==== Available records ====

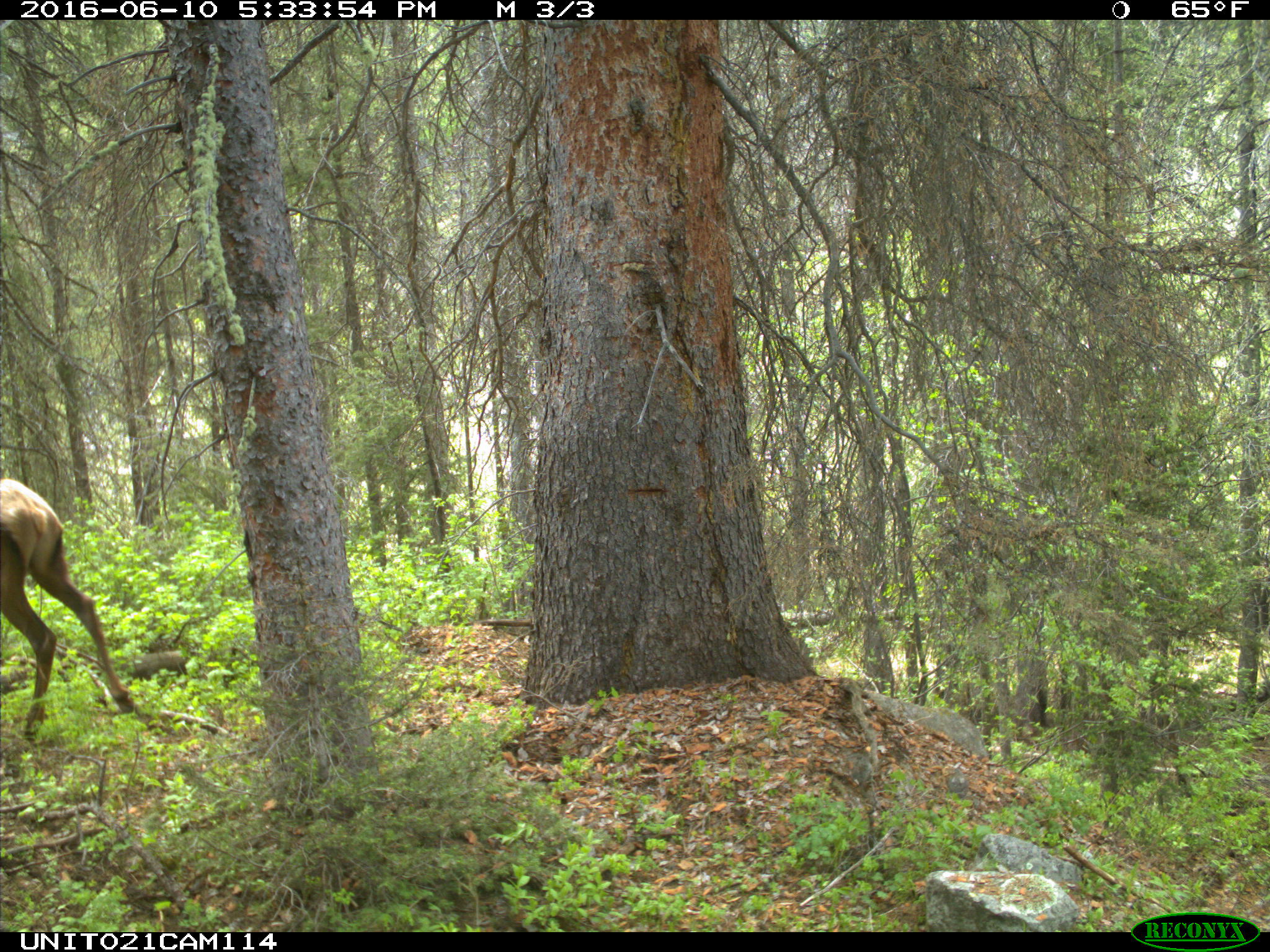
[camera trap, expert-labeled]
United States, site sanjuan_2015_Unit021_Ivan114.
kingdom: Animalia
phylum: Chordata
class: Mammalia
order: Artiodactyla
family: Cervidae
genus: Cervus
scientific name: Cervus elaphus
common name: red deer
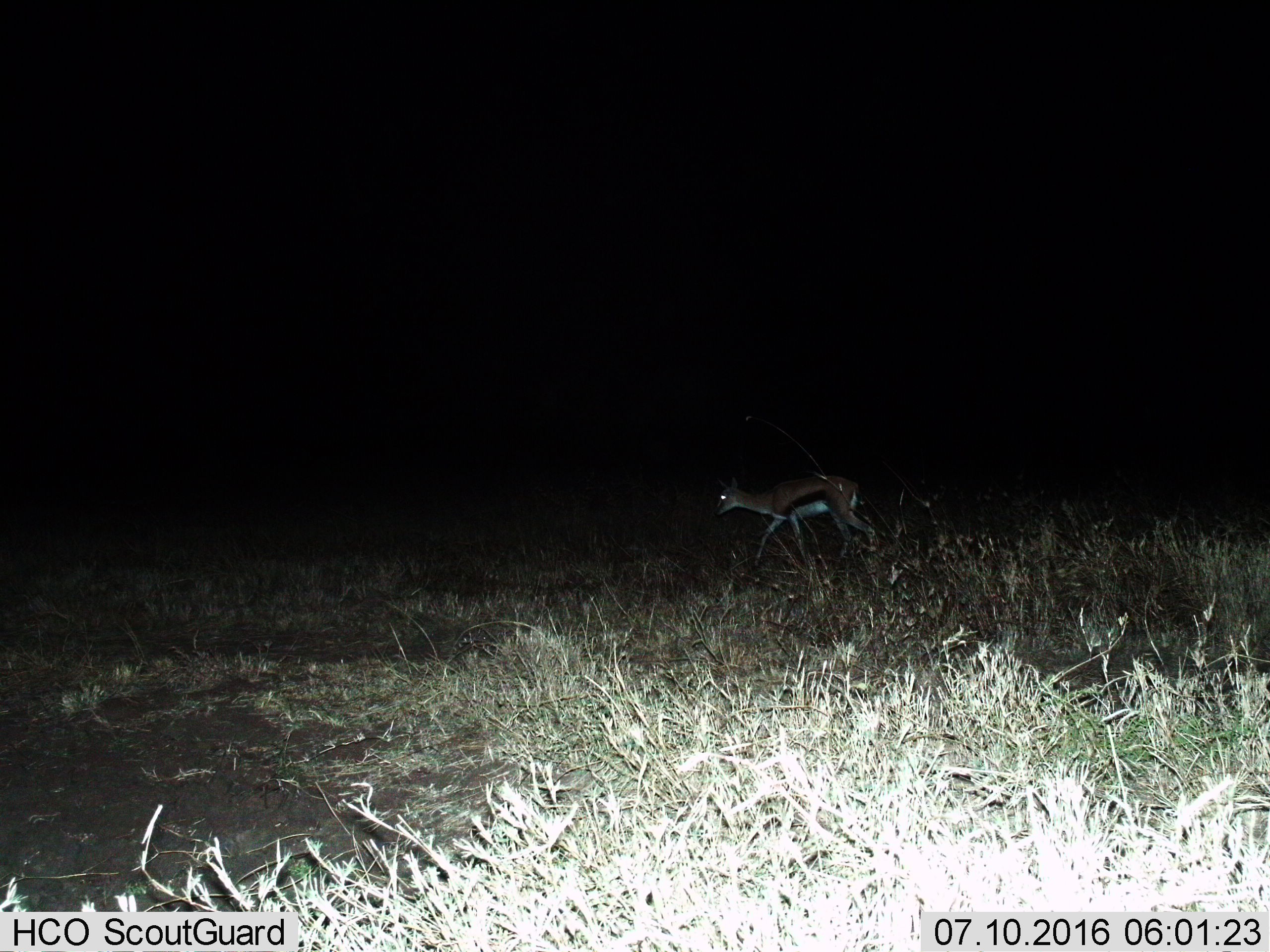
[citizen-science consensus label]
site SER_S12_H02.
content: unidentified animal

====

Give the entries above again exactly, minus their pictures.

Answer for the task:
[camera trap, expert-labeled]
United States, site sanjuan_2015_Unit021_Ivan114.
kingdom: Animalia
phylum: Chordata
class: Mammalia
order: Artiodactyla
family: Cervidae
genus: Cervus
scientific name: Cervus elaphus
common name: red deer
[citizen-science consensus label]
site SER_S12_H02.
content: unidentified animal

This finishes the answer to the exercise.